▸ **Short task**:
Copy the stretch of the data below from the line containing "What is the measured" through its final line, keeping every character unchanged.
[start Items]
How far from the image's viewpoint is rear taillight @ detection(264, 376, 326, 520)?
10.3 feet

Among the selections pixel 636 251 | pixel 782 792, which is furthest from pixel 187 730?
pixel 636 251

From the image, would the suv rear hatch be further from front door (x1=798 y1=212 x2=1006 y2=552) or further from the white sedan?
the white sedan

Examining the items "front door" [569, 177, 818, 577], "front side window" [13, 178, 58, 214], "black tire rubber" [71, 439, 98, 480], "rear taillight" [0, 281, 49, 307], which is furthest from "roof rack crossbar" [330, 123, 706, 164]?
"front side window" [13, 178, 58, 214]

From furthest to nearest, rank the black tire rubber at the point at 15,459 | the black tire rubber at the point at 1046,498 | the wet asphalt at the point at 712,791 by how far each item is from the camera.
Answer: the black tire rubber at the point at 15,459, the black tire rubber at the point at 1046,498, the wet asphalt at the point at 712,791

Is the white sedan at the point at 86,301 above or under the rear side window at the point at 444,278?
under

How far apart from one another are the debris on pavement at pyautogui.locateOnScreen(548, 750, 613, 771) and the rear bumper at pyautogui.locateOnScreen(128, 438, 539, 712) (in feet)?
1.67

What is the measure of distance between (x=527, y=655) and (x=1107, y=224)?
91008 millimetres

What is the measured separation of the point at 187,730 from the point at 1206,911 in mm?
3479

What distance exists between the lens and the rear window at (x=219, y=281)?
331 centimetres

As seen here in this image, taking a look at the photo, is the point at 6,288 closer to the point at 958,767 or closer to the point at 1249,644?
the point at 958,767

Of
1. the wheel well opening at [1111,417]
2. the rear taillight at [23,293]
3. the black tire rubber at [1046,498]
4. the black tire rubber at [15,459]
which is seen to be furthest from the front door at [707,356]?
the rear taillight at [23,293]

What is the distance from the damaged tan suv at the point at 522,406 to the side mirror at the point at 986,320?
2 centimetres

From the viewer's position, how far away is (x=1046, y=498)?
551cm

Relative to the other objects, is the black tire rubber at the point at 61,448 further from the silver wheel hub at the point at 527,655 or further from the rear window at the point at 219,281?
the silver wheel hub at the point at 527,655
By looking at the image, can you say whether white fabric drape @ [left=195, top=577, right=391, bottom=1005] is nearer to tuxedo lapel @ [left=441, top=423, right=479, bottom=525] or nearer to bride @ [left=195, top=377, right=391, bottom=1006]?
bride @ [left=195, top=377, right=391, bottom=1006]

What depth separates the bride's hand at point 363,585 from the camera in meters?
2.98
[end Items]
▸ **Written solution**:
What is the measured separation of the point at 187,730 from the point at 1206,911 in mm?
3479

What distance exists between the lens and the rear window at (x=219, y=281)?
331 centimetres

As seen here in this image, taking a look at the photo, is the point at 6,288 closer to the point at 958,767 or closer to the point at 1249,644?
the point at 958,767

Of
1. the wheel well opening at [1111,417]
2. the rear taillight at [23,293]
3. the black tire rubber at [1046,498]
4. the black tire rubber at [15,459]
which is seen to be furthest from the front door at [707,356]?
the rear taillight at [23,293]

What is the distance from the damaged tan suv at the point at 522,406 to the side mirror at the point at 986,320?
2 centimetres

From the viewer's position, how far away is (x=1046, y=498)?
551cm

Relative to the other objects, is the black tire rubber at the point at 61,448 further from the silver wheel hub at the point at 527,655 or further from the rear window at the point at 219,281?
the silver wheel hub at the point at 527,655
By looking at the image, can you say whether white fabric drape @ [left=195, top=577, right=391, bottom=1005] is nearer to tuxedo lapel @ [left=441, top=423, right=479, bottom=525] or nearer to bride @ [left=195, top=377, right=391, bottom=1006]?
bride @ [left=195, top=377, right=391, bottom=1006]

What depth separates the bride's hand at point 363,585 from the camera in meters?
2.98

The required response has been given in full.